Typically girls are socialized to be “feminine,” i.e. pretty, sweet, non-aggressive, non-competitive, sensitive and ultra-cooperative. In general, they are taught that they shouldn’t speak up for themselves, shouldn’t stand out in a crowd and shouldn’t try to strive to be the best, especially if it means that you might outcompete and therefore “hurt” someone else. In fact, girls are “rewarded” when they act in these passive and unassuming ways.
Because of this socialization, girls who play sports have to deal with an unspoken dilemma of trying to strive for excellence but at the same time having to be sure that they don’t become “too excellent.” As a consequence, so many girls and young women are conflicted about really going for it because it makes them feel uncomfortable and somehow “wrong.”
Even with all of the advances in women’s rights today, adult women in our society who are strong, competent and aggressive are still looked down upon and referred to in derogatory terms that start with the letter “B.” For many men, these kinds of strong, competent women are experienced as a threat.

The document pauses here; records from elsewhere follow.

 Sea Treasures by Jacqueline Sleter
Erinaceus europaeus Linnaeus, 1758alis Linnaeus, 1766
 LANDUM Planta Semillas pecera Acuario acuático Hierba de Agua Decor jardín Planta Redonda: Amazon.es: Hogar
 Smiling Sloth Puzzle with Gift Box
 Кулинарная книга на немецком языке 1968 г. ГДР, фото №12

Explain something to me though: Why is it perfectly OK and even virtuous for a man to be competent, aggressive and competitive but not for a woman?

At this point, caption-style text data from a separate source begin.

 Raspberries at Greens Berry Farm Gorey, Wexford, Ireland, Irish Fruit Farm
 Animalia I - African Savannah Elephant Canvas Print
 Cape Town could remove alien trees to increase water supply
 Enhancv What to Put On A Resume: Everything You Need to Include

Knowing when and how to be strong in the world, to stand out, to speak up for yourself, to strive to be your very best and to feel good about yourself are all invaluable life skills for young women to have. In the hands of competent adults, organized competitive sports provide girls with a healthy vehicle to develop these critical skills that lead to the development of a healthy self-image.
Unfortunately, far too many girls and young women view their self-worth and lovability mainly by their attractiveness to the opposite sex. Their self-esteem then is totally dependent upon the external and extremely shallow measure of physical appearances. To me, this is a tragedy. Personally it would break my heart to know that my two daughters’ self-esteem were dependent upon their ability to attract the opposite sex rather than on the uniqueness and special qualities of who they were as individuals.
Sports provides girls with the ability to develop special skills, talents and a healthy sense of self-esteem which completely transcends their physical looks. It gives them a way to feel good about themselves for who they are and what they can do, rather than for what they look like.
As far as I’m concerned, our definition of feminine has been terribly distorted. We need to expand it in a healthy way to include the qualities of strong, competent, independent, competitive and aggressive.